Parlak has operated Cafe Gulistan in Harbert for 15
years. A Kurd from southern Turkey, he was granted U.S. asylum after being convicted of separatism and imprisoned
and tortured in Turkey.
The basis for DHS' effort undertaken after the 9/11 attack and
more than a decade after Parlak sought permanent residency is that he falsified his application
by stating that he had not been convicted of a crime. Parlak wasn't fluent in English at the time and has maintained
that no deception was intended.
In fact, Parlak's conviction, imprisonment and subsequent torture in
Turkey were hardly a secret. They had been the basis of his request for asylum two years earlier
also a point that Judge Martin noted in his dissent.

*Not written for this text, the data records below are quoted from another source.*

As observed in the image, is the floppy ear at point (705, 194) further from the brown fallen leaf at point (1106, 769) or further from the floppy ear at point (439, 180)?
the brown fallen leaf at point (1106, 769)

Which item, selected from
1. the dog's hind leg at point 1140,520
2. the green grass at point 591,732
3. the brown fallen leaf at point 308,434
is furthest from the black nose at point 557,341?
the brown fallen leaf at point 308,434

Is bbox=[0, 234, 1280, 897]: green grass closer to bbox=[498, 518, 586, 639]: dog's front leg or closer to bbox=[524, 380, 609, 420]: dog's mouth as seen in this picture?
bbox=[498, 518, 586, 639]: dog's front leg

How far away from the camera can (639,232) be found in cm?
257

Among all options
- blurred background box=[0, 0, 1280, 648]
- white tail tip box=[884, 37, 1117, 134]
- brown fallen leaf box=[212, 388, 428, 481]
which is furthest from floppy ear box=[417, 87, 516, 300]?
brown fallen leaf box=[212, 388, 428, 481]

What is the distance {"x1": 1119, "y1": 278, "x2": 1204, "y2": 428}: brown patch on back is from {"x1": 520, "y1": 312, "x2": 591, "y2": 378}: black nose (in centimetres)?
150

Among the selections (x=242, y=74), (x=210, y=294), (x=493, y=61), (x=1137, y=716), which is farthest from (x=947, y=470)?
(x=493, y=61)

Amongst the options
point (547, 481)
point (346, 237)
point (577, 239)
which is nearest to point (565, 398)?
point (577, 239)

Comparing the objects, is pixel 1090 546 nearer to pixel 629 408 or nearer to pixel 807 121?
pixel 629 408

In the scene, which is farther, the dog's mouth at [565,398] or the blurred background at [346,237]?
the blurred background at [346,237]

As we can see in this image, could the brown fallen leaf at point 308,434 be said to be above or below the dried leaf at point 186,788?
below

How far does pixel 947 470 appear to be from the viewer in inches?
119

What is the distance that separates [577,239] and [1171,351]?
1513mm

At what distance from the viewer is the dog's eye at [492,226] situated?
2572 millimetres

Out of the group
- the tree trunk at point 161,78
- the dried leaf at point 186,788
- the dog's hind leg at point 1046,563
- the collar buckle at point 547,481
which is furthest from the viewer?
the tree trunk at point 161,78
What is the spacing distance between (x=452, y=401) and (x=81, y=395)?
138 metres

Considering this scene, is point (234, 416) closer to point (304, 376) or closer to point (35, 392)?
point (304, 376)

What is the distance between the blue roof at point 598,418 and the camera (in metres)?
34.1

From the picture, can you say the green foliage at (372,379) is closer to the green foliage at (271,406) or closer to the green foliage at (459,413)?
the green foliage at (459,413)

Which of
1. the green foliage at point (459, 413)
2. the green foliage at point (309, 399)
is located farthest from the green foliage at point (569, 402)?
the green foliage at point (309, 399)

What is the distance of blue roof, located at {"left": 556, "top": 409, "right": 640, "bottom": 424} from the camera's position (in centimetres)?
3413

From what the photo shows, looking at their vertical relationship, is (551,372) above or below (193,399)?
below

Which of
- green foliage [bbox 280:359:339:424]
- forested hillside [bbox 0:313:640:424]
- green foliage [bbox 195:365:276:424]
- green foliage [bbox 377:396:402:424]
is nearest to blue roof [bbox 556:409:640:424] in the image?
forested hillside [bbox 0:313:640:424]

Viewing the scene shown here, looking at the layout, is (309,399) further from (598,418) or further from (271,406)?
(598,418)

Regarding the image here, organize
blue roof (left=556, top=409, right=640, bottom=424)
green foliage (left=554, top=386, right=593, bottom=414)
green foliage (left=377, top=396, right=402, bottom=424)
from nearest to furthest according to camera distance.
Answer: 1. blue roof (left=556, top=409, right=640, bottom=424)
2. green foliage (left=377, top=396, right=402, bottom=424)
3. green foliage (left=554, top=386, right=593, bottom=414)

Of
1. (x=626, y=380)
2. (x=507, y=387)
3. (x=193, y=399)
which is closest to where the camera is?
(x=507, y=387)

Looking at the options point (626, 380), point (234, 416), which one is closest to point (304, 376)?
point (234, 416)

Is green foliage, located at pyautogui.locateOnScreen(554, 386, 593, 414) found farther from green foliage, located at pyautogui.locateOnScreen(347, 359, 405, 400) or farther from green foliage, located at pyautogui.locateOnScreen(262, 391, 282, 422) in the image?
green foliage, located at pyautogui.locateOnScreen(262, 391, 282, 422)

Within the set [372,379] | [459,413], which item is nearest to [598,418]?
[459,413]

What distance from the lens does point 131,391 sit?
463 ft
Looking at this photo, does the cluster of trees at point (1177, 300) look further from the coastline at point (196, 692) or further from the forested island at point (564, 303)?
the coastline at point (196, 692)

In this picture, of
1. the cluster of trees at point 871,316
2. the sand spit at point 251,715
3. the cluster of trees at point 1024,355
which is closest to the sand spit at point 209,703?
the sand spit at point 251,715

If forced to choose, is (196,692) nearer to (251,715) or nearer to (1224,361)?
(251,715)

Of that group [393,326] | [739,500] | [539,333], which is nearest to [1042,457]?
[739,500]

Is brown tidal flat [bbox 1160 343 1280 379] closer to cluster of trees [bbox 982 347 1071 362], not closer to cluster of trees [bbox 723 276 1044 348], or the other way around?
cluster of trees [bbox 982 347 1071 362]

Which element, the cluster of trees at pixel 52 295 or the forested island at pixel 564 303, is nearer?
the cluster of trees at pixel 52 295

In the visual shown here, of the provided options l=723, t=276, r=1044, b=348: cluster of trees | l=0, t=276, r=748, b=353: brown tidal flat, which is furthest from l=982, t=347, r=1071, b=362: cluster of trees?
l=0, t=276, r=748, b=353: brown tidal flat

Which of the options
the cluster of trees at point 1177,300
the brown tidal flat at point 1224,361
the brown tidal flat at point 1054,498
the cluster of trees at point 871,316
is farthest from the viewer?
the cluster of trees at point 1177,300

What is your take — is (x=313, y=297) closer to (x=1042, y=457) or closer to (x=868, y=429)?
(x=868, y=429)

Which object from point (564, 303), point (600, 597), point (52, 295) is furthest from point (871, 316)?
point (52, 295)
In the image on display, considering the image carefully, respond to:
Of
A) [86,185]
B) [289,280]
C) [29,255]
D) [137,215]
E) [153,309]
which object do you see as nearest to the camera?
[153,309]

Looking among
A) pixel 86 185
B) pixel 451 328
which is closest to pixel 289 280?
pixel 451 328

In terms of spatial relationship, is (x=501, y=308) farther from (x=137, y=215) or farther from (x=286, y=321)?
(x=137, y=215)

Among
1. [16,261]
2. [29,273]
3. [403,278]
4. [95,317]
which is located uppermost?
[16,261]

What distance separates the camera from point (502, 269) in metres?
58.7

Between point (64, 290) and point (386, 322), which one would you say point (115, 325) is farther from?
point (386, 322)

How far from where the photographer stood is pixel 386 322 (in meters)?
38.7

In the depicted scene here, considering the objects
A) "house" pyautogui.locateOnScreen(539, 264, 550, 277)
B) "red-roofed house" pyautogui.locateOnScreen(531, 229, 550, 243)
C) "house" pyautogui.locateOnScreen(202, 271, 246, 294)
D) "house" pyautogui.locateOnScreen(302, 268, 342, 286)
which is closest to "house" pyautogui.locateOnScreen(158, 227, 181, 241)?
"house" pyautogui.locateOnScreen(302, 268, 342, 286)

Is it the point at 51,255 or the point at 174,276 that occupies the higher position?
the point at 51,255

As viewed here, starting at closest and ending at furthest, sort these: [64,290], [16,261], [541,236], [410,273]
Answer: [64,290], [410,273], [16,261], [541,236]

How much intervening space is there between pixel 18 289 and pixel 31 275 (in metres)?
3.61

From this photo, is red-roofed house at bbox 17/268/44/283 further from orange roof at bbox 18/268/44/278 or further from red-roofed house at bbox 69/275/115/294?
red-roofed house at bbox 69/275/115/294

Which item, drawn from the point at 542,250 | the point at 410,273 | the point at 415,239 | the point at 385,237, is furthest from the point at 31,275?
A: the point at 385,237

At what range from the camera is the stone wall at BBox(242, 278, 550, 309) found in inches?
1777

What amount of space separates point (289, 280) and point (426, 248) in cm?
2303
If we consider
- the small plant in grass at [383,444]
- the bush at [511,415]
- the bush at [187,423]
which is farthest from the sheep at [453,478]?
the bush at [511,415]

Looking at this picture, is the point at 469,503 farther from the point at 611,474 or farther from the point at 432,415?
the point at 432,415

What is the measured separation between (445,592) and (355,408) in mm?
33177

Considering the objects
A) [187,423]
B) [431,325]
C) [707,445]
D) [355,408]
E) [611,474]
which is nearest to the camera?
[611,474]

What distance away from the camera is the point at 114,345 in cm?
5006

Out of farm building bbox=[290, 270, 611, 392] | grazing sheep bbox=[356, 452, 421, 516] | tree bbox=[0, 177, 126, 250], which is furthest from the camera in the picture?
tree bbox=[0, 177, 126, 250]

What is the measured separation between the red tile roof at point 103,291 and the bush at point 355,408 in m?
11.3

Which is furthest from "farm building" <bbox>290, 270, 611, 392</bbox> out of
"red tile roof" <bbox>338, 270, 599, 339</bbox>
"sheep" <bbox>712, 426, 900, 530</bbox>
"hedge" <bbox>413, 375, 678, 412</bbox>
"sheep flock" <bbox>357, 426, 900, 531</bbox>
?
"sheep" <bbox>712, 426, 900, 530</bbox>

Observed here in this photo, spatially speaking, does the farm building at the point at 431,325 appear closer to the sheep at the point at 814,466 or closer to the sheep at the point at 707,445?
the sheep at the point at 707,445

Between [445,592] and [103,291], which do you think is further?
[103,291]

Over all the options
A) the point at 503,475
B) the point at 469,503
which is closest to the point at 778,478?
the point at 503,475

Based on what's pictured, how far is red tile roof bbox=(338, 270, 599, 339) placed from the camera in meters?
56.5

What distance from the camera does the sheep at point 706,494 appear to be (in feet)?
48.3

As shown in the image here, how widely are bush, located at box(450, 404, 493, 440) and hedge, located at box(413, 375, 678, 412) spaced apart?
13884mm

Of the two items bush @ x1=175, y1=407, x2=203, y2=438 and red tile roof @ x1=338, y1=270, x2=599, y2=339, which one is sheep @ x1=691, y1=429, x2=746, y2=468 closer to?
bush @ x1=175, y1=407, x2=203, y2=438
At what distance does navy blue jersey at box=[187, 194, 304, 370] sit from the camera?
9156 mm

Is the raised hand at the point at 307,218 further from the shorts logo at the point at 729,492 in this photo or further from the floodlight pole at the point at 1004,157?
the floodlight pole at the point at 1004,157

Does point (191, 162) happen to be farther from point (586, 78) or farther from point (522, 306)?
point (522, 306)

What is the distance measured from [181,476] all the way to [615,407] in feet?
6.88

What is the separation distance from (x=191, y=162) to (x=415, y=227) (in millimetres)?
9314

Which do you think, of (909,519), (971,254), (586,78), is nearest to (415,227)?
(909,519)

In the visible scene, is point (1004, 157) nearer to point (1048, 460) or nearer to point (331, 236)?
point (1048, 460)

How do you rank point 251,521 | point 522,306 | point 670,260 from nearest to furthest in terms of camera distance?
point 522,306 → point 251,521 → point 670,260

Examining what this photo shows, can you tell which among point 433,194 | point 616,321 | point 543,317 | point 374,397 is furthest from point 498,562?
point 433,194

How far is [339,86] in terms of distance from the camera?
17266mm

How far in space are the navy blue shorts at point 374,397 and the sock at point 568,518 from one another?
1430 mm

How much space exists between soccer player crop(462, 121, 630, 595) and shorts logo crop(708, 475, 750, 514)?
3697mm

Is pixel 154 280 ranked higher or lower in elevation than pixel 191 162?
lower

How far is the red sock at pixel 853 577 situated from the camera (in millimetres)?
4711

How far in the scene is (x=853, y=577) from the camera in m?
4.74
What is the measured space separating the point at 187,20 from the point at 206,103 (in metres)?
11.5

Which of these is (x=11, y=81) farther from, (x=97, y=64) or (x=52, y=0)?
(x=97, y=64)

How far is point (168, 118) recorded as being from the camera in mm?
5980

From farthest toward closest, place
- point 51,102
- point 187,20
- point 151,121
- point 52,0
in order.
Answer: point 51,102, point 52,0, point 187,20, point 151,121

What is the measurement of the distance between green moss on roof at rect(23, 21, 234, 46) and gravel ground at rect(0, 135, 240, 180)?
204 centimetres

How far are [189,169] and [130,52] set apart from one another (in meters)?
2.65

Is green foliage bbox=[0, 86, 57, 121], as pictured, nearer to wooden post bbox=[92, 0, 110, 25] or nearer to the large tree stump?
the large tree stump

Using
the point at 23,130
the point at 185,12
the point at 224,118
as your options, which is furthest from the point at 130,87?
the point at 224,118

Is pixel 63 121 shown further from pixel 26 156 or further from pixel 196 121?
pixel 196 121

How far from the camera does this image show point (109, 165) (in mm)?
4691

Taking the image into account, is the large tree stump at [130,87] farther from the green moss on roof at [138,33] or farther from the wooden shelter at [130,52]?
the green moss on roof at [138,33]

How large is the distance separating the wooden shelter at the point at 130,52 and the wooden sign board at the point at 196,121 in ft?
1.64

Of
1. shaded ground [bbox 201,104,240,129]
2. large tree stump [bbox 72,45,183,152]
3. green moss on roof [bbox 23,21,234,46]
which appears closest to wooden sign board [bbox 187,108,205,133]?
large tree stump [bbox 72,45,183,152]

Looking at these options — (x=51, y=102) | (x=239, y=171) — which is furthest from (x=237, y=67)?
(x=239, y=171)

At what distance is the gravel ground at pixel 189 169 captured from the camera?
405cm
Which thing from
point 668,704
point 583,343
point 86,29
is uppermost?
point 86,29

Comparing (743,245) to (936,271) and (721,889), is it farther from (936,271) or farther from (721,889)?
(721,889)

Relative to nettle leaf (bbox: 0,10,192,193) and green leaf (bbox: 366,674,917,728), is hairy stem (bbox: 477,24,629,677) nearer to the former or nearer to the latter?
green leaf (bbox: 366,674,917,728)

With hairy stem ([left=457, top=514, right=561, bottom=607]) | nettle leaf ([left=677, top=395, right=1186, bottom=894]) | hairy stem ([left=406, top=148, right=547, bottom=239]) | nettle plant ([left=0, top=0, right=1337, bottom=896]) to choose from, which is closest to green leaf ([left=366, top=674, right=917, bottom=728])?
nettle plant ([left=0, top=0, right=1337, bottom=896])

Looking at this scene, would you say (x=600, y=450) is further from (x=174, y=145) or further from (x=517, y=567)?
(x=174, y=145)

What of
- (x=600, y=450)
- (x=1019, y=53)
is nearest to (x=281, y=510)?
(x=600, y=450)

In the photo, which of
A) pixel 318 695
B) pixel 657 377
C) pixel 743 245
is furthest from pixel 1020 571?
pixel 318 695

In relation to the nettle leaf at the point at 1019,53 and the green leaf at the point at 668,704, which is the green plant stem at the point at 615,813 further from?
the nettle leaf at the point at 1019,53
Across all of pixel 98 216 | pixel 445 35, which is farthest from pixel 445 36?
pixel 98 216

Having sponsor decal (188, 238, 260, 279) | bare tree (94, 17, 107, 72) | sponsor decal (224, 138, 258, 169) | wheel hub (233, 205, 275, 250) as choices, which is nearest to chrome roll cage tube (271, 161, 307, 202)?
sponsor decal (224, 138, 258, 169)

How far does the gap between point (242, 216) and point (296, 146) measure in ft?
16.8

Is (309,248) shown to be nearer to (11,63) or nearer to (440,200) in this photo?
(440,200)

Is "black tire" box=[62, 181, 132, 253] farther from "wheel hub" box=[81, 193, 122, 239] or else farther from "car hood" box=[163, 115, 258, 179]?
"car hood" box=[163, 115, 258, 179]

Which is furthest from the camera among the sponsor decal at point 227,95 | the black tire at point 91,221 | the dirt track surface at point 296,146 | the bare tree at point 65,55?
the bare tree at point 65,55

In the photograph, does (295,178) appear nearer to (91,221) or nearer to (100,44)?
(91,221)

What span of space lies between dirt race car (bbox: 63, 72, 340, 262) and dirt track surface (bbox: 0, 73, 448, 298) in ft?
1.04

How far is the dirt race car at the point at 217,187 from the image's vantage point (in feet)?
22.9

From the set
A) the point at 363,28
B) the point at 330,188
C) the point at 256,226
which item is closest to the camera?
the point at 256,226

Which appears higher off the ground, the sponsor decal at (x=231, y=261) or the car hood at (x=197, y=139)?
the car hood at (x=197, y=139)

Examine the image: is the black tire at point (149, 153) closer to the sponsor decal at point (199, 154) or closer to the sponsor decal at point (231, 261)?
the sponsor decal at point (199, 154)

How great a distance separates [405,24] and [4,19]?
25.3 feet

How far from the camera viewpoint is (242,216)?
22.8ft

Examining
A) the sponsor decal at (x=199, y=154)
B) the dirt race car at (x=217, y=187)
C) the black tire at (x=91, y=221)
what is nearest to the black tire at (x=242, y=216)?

The appeals court majority decision does not
dispute any of that; it says only that intent to deceive isn't required for a deportation to proceed.
Once
again, we are taken aback by how little justification DHS has needed to spur its pursuit of one gentle, decent
man. That effort has included revocation of his work permit (it was returned after intervention by U.S. Sen. Carl
Levin, D-Mich.) and incarceration for 10 months (he was freed by judicial order).
Parlak has friends
and neighbors who will speak for him. He has an American family. He has made a life for himself in this country.
Indeed, it is the support of people throughout the Michiana region that has enabled Parlak to withstand DHS'
relentless effort to separate him from the adopted country he loves in the words of Judge Martin,
to "railroad a man out of our country."
What now?
Levin and U.S. Rep. Fred Upton,
R-St. Joseph, both introduced legislation three years ago (and since reintroduced it twice) to grant Parlak
permanent residency. The pending bills are keeping DHS from sending Parlak back to Turkey.
Parlak could
appeal to the U.S. Supreme Court. Judge Martin's remedy would have been to remand the case to a different immigration
judge. That could be the Supreme Court's remedy as well.
Parlak has conducted himself as an exemplary
American for nearly two decades. Whatever it takes, he should be allowed to become an American in the eyes of the
law. What is happening to him is just plain wrong. This is not a country where it should go on any longer.
The best possible conclusion would be for the Justice Department, under Attorney General Eric Holder, to render
unnecessary either an act of Congress or an appeal to the Supreme Court. Holder should acknowledge the disturbing
disproportionality of DHS' past pursuit of Parlak and drop the case.
Parlak is no threat to the United
States. He has made a new life in this country, raised a family here and earned the respect of his neighbors. It
is past time for him to become Citizen Parlak.